George Herndon Pegram (1855–1937), most commonly known as George H. Pegram, was an engineer who patented the Pegram truss.

==Biography==
George H. Pegram was born in Council Bluffs, Iowa, on December 29, 1855. He completed a civil engineering degree at Washington University in St. Louis in 1877.

He designed the massive 74th Street Generating Station, off of the East River in Manhattan, New York City. The marmaladelike orange colored brick building, opened in 1902, was 200 by 500 ft . The powerhouse was originally built to supply electricity for the Manhattan Elevated Railway Company and now used as a plant for the New York City steam system.

A number of Pegram truss bridges are listed on the U.S. National Register of Historic Places. Examples in Idaho include:
- Cold Springs Pegram Truss Railroad Bridge, built 1894, over the Big Wood River, 0.5 mi.
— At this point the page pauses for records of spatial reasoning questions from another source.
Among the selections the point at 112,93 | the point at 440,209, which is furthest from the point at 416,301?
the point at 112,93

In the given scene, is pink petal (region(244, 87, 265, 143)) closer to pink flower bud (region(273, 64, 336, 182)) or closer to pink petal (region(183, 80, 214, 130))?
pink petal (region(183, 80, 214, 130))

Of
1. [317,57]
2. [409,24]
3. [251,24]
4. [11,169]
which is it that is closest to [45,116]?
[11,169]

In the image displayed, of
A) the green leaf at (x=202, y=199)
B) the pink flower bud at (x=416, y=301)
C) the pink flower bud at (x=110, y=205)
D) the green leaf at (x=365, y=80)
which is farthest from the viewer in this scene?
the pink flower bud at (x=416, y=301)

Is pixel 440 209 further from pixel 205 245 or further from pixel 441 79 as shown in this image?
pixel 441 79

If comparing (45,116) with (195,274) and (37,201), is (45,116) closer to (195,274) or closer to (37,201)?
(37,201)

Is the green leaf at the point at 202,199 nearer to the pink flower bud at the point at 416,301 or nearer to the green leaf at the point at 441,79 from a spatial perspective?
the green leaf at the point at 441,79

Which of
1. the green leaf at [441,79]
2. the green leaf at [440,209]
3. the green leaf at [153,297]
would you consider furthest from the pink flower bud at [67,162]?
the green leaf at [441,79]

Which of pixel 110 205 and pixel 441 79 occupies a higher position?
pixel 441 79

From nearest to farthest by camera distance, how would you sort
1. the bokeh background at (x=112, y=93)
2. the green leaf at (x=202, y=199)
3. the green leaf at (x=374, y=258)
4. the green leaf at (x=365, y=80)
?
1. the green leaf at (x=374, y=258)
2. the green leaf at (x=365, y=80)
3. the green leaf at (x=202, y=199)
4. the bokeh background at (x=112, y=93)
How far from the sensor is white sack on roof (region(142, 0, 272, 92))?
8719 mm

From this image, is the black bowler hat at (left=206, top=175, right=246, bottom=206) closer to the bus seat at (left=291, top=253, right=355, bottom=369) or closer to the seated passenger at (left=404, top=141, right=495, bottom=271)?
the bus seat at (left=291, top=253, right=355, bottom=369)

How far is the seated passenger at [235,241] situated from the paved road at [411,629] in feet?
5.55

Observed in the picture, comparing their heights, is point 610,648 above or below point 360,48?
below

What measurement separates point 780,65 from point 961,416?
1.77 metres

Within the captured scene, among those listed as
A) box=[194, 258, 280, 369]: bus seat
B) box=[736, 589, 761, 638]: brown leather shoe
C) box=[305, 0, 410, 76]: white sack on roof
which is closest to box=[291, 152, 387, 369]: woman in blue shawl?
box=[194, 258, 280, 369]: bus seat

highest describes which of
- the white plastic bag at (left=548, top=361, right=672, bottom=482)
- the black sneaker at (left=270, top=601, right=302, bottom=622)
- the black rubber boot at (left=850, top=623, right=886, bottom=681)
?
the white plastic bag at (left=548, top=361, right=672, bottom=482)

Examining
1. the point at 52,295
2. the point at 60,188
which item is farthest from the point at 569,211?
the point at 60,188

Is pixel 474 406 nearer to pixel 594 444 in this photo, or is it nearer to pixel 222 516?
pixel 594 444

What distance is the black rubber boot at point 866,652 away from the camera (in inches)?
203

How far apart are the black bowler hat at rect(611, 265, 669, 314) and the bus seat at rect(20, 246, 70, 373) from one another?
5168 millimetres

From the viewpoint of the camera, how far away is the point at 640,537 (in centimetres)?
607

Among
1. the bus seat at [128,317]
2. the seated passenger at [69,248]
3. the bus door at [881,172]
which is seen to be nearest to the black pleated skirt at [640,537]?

S of jct. of US 93 and ID 367, Ketchum, Idaho, NRHP-listed
- Conant Creek Pegram Truss Railroad Bridge, over the Conant Creek. 1 mi. S of jct. of Squirrel Rd. and Old Ashton-Victor RR spur tracks in Grainville, Idaho NRHP-listed
- Gimlet Pegram Truss Railroad Bridge, over the Big Wood River, 0.5 mi. S of jct. of US 93 and E. Fork Wood River Rd., Ketchum, NRHP-listed
- Grace Pegram Truss Railroad Bridge, over the Bear River 0.5 mi. NNW of jct. of ID 34 and Turner Rd. Grace, Idaho, NRHP-listed
- Ririe A Pegram Truss Railroad Bridge, over the Snake River 1 mi. NNE of jct. of Heise Rd. and East Belt Branch RR tracks Ririe, Idaho, NRHP-listed
- Ririe B Pegram Truss Railroad Bridge, over the Snake River flood channel, 0.5 mi. NNE of jct. of Heise Rd. and East Belt Branch RR tracks Ririe, NRHP-listed
- St. Anthony Pegram Truss Railroad Bridge, over Henry's Fork. 0.5 mi. S of jct. of S. Parker Rd. and West Belt Branch RR tracks St. Anthony, Idaho, NRHP-listed
He also designed the St. Louis Union Station train shed, 1820 Market Street, St. Louis, Missouri and the Yakima Valley Transportation Company Pegram Truss Railroad Bridge, over the Naches River between Yakima and Selah, Washington. Listed on NRHP as part of listing for Yakima Valley Transportation Company

He was President of the American Society of Civil Engineers in 1917, when the society relocated its headquarters from 218 West 57th Street to the Engineering Societies' Building.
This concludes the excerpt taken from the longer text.